JAKARTA, HUMAS MKRI – Mahkamah Konstitusi (MK) menyatakan permohonan uji Undang-Undang Nomor 7 Tahun 2017 tentang Pemilihan Umum (UU Pemilu) tidak dapat diterima. Putusan Nomor 21/PUU-XX/2022 terrsebut dibacakan Ketua MK Anwar Usman dalam Sidang Pengucapan Putusan MK pada Rabu (20/04/2022). Perkara ini diajukan oleh lima anggota DPD RI, yaitu Ajbar, Muhammad J. Wartabone, Eni Sumarni, M. Syukur, dan Abdul Rachman Thaha yang mendalilkan Pasal 222 UU Pemilu bertentangan dengan UUD 1945.
Mahkamah dalam pertimbangan hukum yang dibacakan Wakil Ketua MK Aswanto menyebutkan sehubungan dengan kualifikasi para Pemohon sebagai anggota DPD, Mahkamah tidak menemukan adanya kerugian konstitusional para Pemohon dalam perkara ini. Bahwa tidak ada hubungan sebab akibat yang diakibatkan oleh UU a quo dengan pelaksanaan tugas dan kewenangan para Pemohon dalam menyerap aspirasi masyarakat daerah. Sebab, pemberlakuan norma Pasal 222 UU 7/2017 tidak mengurangi kesempatan para Pemohon yang merupakan putra-putri terbaik daerah untuk menjadi calon Presiden atau Wakil Presiden, sepanjang memenuhi persyaratan dan diusulkan oleh partai politik atau gabungan partai politik peserta Pemilu.

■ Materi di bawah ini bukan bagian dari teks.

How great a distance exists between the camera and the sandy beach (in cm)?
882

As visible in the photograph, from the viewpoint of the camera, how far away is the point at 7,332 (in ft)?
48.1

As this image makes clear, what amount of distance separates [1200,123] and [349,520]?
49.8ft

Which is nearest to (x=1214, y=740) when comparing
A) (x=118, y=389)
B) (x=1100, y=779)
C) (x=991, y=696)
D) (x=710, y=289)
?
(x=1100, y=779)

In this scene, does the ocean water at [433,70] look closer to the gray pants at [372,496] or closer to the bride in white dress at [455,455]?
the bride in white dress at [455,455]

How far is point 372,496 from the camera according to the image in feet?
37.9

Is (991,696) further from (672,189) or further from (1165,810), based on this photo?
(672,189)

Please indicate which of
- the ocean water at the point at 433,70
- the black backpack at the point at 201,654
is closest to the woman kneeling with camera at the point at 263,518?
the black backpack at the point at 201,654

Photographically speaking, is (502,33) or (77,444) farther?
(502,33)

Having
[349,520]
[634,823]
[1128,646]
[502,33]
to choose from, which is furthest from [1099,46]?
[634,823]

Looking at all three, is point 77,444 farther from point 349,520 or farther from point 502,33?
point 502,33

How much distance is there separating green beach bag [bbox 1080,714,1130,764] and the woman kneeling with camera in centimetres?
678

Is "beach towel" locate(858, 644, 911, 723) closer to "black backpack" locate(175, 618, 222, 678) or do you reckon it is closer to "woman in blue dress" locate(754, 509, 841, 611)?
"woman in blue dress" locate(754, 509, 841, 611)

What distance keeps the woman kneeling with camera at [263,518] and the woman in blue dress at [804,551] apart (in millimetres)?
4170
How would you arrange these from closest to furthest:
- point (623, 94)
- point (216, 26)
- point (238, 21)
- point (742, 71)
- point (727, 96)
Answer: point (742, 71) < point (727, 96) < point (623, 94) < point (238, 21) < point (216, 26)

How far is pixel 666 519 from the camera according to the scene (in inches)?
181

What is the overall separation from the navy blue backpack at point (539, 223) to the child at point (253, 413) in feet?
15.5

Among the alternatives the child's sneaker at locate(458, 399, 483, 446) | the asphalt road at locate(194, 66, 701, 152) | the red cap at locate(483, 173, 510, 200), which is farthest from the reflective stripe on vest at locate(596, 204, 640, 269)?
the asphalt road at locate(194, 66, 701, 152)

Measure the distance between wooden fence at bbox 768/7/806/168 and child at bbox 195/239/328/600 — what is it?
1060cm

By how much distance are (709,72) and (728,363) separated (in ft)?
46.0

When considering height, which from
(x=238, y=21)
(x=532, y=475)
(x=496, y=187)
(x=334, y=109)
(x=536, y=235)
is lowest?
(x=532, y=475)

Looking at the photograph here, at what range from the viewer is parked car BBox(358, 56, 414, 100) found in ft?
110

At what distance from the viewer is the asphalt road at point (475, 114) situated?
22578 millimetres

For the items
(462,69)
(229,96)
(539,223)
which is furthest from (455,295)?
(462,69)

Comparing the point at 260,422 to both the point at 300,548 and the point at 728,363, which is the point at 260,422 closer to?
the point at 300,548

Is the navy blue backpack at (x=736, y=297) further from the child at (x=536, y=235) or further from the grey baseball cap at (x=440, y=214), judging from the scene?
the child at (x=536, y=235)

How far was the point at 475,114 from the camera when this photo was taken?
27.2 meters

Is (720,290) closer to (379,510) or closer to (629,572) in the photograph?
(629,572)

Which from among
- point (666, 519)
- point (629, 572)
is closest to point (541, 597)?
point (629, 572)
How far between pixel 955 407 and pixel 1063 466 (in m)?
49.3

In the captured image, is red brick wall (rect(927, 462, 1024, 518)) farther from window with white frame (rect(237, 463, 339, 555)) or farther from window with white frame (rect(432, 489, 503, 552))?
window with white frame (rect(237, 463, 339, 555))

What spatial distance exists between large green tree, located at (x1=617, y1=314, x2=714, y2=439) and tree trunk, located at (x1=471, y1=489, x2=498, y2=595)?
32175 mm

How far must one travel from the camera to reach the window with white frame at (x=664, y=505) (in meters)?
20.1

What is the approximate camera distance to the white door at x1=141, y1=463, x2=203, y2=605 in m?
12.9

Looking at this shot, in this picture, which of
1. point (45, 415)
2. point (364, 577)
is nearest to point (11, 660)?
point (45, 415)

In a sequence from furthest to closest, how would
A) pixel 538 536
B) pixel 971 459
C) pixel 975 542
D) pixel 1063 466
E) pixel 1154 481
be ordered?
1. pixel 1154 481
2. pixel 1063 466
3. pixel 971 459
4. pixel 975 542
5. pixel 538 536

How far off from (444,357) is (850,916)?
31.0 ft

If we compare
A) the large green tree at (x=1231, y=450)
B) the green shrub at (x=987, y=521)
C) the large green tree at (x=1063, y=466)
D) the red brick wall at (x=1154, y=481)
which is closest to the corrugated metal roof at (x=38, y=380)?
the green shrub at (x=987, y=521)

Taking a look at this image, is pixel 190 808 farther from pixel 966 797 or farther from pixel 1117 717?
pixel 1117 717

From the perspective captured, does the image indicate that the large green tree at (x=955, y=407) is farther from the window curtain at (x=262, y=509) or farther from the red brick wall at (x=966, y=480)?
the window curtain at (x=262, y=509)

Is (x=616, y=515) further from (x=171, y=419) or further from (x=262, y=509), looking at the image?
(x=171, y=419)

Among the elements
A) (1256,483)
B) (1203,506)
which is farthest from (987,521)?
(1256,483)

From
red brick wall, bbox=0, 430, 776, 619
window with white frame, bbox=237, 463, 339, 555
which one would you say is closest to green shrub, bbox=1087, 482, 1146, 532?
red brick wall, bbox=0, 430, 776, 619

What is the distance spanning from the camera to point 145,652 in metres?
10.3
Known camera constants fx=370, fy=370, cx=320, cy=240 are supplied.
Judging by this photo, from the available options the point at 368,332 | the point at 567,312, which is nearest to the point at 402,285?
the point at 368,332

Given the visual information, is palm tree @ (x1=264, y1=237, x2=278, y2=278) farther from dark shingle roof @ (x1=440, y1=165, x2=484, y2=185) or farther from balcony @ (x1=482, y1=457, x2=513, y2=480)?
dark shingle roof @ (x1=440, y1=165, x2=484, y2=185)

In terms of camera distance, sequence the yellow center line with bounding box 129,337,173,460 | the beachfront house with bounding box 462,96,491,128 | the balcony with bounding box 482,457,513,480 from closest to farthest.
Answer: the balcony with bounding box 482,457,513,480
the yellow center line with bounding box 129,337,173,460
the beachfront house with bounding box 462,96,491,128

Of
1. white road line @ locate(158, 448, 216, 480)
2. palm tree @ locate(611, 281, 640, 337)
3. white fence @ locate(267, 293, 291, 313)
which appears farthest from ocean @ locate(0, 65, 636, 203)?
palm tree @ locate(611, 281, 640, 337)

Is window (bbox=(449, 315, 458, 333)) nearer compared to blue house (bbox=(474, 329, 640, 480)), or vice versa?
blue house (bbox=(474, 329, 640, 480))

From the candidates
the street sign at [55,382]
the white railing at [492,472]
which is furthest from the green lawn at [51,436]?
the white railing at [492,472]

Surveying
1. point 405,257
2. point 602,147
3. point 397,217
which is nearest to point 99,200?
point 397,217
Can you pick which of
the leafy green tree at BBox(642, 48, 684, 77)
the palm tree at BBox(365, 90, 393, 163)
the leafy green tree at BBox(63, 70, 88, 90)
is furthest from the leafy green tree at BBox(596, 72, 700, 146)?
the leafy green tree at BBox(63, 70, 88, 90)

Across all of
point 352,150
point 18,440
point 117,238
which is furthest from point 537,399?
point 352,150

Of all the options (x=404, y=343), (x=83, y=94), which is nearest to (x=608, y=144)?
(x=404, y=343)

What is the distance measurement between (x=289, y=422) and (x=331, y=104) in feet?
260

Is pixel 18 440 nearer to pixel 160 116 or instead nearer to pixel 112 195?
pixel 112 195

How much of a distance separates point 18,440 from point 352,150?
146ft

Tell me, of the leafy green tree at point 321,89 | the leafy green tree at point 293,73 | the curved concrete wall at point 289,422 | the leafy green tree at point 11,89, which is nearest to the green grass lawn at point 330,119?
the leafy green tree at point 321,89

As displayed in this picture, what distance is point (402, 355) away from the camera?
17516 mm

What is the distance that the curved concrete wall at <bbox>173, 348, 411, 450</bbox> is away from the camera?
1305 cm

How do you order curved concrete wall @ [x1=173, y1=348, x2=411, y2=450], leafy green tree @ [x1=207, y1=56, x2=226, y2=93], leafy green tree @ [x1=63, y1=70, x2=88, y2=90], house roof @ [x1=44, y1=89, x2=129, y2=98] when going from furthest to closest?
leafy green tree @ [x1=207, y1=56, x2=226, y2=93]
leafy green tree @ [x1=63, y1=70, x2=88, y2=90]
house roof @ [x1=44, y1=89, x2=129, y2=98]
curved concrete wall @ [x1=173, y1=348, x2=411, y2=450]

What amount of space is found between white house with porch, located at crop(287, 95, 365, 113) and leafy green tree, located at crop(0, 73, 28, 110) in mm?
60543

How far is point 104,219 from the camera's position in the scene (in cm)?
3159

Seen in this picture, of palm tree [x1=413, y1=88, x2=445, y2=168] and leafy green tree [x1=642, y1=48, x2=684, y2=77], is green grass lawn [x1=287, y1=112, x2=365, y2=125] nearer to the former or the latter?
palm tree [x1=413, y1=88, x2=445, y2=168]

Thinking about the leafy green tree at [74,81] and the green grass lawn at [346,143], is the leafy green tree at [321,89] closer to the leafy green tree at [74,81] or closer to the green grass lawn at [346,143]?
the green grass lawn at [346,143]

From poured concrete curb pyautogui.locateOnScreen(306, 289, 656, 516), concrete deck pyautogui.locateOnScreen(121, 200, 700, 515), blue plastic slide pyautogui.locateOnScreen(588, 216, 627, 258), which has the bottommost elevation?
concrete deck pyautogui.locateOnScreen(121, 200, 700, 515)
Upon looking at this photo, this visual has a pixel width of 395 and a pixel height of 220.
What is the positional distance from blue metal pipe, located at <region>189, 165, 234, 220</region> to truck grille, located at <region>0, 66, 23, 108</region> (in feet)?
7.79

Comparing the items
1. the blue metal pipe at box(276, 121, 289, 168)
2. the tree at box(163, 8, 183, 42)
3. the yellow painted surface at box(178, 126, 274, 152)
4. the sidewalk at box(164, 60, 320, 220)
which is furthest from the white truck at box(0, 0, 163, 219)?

Baca juga: Ahmad Yani: Ketentuan Ambang Batas Capres Bukan Open Legal Policy
Di samping itu, Mahkamah berpendapat para Pemohon juga tidak memenuhi kualifikasi perseorangan warga negara yang memiliki hak untuk dipilih. Sehingga, kerugian hak konstitusional dengan berlakunya ketentuan norma yang didalilkan tersebut tidak menunjukkan bukti adanya dukungan bagi para Pemohon untuk mencalonkan diri atau dicalonkan sebagai pasangan calon Presiden dan Wakil Presiden dari partai politik atau gabungan partai politik peserta Pemilu atau setidak-tidaknya menyertakan partai politik pendukung untuk mengajukan permohonan bersama dengan para Pemohon.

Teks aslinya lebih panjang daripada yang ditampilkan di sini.